Conscients de l’importance économique et sociale que revêt ce secteur et des opportunités qu’il offre, les États ouest-africains ont pris des initiatives pour renforcer leurs réglementations en matière de normes sanitaires afin que les produits destinés aux marchés répondent aux nouvelles normes du marché international. Des systèmes d’assurance qualité ont été développés pour protéger la santé des consommateurs et rehausser la valeur marchande des produits échangés avec l’étranger. Les politiques commerciales ayant un lien avec la pêche ont été également renforcées : la libéralisation des prix, la valorisation des produits de pêche par la mise sur le marché de poissons d’espèces dites nobles, la mise en place d’infrastructures de contrôle afin de se conformer aux normes de l’OMC sur la sécurité des produits alimentaires, la promotion de filières de commercialisation régionale de poisson par la signature d’accords de coopération en matière de pêche entre les pays de la CEDEAO.

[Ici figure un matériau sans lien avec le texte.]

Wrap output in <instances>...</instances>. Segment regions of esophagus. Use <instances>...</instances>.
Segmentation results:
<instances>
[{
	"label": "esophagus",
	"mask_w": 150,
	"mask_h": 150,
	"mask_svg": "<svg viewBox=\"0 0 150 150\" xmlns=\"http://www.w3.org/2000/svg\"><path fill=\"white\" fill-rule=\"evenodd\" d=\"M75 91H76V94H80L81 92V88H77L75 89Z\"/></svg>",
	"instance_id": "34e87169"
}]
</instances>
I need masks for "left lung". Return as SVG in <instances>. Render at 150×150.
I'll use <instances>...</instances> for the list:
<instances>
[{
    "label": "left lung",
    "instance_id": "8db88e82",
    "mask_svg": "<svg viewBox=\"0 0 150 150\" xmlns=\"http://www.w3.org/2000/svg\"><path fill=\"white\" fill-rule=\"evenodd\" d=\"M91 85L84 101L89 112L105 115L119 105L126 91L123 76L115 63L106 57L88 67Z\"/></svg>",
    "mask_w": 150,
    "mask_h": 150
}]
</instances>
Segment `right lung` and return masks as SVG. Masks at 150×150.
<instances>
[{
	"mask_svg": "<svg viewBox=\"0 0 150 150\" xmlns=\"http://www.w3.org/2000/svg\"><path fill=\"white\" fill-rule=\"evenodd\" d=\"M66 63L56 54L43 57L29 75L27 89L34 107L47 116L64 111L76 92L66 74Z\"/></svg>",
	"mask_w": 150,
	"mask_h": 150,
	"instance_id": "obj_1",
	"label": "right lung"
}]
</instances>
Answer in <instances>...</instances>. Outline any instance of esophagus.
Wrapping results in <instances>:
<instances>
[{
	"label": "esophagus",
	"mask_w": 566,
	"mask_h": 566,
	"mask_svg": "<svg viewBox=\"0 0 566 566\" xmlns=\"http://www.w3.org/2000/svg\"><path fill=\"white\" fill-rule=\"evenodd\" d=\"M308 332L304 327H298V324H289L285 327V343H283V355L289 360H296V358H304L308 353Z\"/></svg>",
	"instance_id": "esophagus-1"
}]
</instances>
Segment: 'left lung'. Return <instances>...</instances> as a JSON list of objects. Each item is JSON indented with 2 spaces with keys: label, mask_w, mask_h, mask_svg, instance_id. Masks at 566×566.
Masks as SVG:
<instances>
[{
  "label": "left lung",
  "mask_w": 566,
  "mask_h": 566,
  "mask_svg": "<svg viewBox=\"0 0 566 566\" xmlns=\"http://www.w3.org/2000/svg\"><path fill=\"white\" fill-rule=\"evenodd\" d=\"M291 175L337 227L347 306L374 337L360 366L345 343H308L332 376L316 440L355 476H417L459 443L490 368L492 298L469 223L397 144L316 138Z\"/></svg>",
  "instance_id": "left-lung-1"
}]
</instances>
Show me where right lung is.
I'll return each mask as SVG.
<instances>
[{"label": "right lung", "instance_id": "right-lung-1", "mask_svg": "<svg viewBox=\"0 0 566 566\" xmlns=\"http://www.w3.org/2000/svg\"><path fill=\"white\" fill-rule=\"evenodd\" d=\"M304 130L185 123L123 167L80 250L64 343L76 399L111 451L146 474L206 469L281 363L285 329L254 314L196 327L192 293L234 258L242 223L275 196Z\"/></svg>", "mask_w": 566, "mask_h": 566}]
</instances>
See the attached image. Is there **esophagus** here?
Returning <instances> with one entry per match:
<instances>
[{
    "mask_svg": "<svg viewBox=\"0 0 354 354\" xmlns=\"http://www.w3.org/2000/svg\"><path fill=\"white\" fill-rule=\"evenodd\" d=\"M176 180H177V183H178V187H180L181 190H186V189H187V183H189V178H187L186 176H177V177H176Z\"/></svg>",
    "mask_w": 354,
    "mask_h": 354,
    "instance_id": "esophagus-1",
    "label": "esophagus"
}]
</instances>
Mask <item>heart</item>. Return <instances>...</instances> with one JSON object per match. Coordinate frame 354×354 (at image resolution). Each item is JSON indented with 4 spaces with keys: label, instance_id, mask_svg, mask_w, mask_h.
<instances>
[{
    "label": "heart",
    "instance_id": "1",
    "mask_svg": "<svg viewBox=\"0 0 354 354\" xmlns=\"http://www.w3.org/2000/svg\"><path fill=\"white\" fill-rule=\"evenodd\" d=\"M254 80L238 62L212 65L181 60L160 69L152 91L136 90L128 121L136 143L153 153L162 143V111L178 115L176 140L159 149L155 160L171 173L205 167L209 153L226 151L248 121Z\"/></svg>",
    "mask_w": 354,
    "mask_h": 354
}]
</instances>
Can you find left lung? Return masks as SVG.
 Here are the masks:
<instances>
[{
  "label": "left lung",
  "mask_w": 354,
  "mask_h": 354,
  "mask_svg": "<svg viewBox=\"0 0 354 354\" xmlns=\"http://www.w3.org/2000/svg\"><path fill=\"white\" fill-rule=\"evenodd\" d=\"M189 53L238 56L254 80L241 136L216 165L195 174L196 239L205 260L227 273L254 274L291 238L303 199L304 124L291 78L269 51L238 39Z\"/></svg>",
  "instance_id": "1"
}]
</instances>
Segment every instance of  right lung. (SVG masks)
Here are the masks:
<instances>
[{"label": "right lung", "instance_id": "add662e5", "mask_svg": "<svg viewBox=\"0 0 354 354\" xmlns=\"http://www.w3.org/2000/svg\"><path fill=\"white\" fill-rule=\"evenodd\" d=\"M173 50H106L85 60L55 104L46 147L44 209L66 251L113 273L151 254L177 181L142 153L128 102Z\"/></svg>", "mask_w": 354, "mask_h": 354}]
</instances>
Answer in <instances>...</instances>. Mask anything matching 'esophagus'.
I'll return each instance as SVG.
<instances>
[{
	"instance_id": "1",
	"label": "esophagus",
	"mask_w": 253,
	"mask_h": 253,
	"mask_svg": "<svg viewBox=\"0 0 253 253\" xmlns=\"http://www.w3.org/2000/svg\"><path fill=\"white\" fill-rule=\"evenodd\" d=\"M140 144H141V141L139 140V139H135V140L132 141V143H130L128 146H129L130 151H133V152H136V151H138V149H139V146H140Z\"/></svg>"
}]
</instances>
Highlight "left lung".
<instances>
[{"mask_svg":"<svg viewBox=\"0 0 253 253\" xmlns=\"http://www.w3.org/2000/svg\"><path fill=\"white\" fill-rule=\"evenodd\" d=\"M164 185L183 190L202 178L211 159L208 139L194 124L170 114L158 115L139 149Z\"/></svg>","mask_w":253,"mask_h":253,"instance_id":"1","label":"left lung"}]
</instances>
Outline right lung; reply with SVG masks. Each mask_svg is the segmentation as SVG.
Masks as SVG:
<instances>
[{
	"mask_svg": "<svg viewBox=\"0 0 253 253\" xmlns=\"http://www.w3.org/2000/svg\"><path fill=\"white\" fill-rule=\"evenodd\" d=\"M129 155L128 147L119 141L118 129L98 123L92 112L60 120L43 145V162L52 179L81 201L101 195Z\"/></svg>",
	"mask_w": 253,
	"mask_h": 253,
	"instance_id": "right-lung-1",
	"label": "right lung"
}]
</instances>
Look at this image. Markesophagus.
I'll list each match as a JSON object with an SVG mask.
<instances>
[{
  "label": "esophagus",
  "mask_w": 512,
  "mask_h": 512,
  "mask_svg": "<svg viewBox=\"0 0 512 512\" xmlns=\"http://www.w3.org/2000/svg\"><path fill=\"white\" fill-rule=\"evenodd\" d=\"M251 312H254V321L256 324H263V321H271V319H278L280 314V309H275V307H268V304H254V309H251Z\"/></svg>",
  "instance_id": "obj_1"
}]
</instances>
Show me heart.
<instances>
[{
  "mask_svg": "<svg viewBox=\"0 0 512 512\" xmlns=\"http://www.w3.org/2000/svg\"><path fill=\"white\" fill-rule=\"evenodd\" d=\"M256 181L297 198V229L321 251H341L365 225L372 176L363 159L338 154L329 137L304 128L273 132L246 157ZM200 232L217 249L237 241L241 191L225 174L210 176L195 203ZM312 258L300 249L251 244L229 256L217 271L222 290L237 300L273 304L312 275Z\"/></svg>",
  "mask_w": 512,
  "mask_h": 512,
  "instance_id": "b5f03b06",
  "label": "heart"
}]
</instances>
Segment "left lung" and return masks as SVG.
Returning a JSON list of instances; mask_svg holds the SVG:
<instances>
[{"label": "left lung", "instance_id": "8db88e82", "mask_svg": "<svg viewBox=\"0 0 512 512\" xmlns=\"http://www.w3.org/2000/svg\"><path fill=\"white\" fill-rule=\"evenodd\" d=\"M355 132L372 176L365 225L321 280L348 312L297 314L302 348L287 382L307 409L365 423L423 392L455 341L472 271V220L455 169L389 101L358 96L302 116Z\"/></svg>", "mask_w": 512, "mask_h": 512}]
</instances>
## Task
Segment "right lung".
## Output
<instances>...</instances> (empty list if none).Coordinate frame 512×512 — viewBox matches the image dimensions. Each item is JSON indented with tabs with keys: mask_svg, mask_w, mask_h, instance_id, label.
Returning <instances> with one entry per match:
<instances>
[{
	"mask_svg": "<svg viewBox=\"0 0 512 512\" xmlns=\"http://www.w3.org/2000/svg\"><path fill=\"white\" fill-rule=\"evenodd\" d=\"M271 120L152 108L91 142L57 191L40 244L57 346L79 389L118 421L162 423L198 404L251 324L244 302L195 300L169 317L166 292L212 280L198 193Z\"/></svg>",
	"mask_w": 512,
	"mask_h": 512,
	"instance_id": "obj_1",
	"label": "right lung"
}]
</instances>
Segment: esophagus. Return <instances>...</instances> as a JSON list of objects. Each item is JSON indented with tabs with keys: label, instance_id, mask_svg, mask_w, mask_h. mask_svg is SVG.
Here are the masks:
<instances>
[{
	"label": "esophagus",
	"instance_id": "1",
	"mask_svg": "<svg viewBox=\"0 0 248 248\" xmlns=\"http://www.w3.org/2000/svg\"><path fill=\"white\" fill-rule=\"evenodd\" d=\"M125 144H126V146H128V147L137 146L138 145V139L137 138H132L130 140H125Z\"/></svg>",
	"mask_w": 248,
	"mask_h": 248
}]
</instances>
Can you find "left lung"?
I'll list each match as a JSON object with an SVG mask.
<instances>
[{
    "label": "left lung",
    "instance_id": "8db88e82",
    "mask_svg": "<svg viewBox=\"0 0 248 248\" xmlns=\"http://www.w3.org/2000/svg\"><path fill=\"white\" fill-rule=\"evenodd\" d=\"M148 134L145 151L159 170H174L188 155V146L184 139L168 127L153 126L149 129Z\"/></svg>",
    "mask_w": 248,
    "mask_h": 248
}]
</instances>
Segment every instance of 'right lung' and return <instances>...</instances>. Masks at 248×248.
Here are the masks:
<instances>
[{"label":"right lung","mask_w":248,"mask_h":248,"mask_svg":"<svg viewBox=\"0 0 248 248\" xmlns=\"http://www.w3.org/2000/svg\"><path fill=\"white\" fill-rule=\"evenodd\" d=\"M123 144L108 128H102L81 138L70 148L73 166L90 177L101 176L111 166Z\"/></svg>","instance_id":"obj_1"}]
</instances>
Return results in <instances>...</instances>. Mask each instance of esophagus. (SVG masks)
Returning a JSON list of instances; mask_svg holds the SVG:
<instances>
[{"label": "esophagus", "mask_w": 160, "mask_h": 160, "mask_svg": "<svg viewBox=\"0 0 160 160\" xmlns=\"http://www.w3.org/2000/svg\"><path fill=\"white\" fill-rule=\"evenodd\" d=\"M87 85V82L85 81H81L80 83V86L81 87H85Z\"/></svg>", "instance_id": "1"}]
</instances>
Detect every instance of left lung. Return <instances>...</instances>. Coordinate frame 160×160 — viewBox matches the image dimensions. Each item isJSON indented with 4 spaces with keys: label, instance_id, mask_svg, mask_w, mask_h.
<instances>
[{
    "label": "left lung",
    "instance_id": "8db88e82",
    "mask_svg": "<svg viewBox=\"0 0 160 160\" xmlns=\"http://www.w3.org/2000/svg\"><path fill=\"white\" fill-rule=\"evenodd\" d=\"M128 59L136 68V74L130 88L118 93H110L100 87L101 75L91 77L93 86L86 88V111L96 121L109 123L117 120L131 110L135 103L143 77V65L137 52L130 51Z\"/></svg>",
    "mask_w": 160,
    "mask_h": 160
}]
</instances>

Ces mesures de promotion des produits de la pêche peuvent toutefois avoir des effets négatifs sur les ressources et la sécurité alimentaire locales, car la recherche du profit maximum encourage les acteurs à exporter les produits vers les marchés européens plus offrants au détriment des marchés locaux qui en ont pourtant besoin.

Contraintes normatives et sanitairesLes normes internationales en matière d’hygiène alimentaire constituent parfois des barrières au commerce international des produits africains. Plusieurs pays d’Afrique, Caraïbes et Pacifique (ACP) disposent en effet de très peu ou pas d’infrastructures techniques satisfaisant les normes de qualité et de salubrité édictées par l’OMC ou l’UE. Cette dernière a établi les trois listes ci-dessous :

La liste I comprend la Guinée, la Côte d’Ivoire, le Sénégal, le Nigeria, la Mauritanie, le Ghana, la Gambie et le Cap-Vert. Ces pays sont autorisés par l’Union Européenne (UE) à exporter leurs produits de pêche sous toutes les formes vers sa communauté.

La liste II comprend les pays autorisés sous certaines réserves à importer leurs produits de pêche vers l’UE : le Bénin et le Togo.

La liste III quant à elle comprend les pays qui ne sont pas en mesure de fournir les garanties nécessaires pour figurer sur les listes I et II. En Afrique de l’Ouest, seule la Guinée Bissau se trouve dans cette situation. Ces contraintes normatives de qualité et de salubrité ne sont pas sans conséquences sur le commerce international des produits halieutiques de la région. En effet, en dépit des préférences commerciales unilatérales accordées aux ACP, dont les pays de l’Afrique de l’Ouest, et les énormes efforts déployés par les pays pour se conformer aux normes européennes, les produits halieutiques de la région CEDEAO éprouvent encore beaucoup de difficultés à accéder au marché européen. Ces difficultés relèvent pour l’essentiel des questions de compétitivité avec les produits de l’UE et ceux en provenance d’autres pays du monde et des normes et des mesures Sécurité et Protection de la Santé (SPS) imposées par l’UE aux produits de pays qui n’ont pas toujours les moyens de les respecter.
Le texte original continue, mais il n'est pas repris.